During one of the sports clinics, six college-aged men watched from a distance as the team taught the youth in attendance how to improve their basketball skills. After the clinic was over, the Holy Spirit moved and brought five of the young men under conviction of their need for a Savior.
“They sat in the stands and when we shared the Gospel with the younger students, you could tell they thought it was silly,” Johns said. “When they left, we played a game with them and when we were done, we shared with them. This time they listened intently. No one is ever a lost cause. God has a way of changing a heart.”
Wayne Jenkins, who led his 34th trip to Brazil, led several people to Christ throughout the week. But by the time he was scheduled to leave the country, Jenkins was unable to fly because of complications with cancer.
With the help of a Brazilian congressman whose wife accepted Christ after hearing Jenkins preach many years ago in the country, he was able to navigate through government red tape to arrive back in Louisiana a few days later.

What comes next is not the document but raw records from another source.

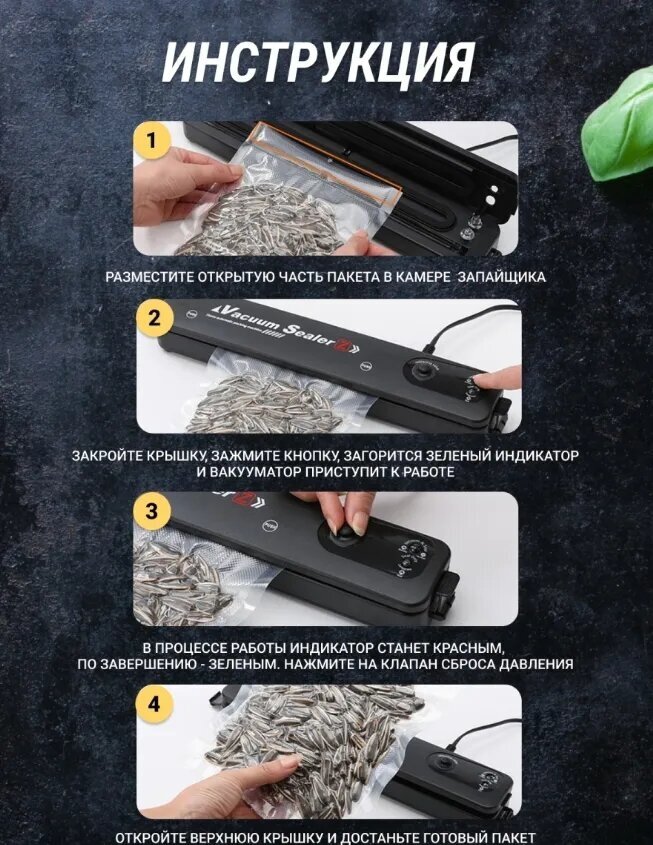 ИНСТРУКЦИЯ

1

РАЗМЕСТИТЕ ОТКРЫТУЮ ЧАСТЬ ПАКЕТА В КАМЕРЕ ЗАПАЙЩИКА

2

Vacuum Sealer Z

ЗАКРОЙТЕ КРЫШКУ, ЗАЖМИТЕ КНОПКУ, ЗАГОРИТСЯ ЗЕЛЕНЫЙ ИНДИКАТОР И ВАКУУМАТОР ПРИСТУПИТ К РАБОТЕ

3

В ПРОЦЕССЕ РАБОТЫ ИНДИКАТОР СТАНЕТ КРАСНЫМ, ПО ЗАВЕРШЕНИЮ - ЗЕЛЕНЫМ. НАЖМИТЕ НА КЛАПАН СБРОСА ДАВЛЕНИЯ

4

ОТКРОЙТЕ ВЕРХНЮЮ КРЫШКУ И ДОСТАНЬТЕ ГОТОВЫЙ ПАКЕТ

“All those seeds planted those years ago God used, in His grace, in my Dad’s life now,” Denton said. “It was a blessing to know of the growth in faith of those to whom you have ministered. The congressman and his wife were a part of a church plant that began in their home. The blessing came full circle when the same people, into whom my father had spoken life, were able to minister to him in his time of need.”
Though he faced challenges, Jenkins also experienced the blessing of receiving special recognition for his evangelistic work in Brazil.
Marcio Alexandre de Moraes Santos, executive director of the Minas Gerais State Baptist Convention, presented Jenkins and Texas pastor Dwight Lowrie with awards that recognized them as two of the top 100 influential persons in the area of evangelism in Brazil.
They were given medallions marking 100 years of Baptist work in the state of Minas Gerais in Brazil. Jenkins retired in early 2018 as evangelism and church growth director for Louisiana Baptists. Lowrie has helped coordinate the trip for many years and is pastor of Liberty-Eylau Baptist Church in Texarkana, Texas.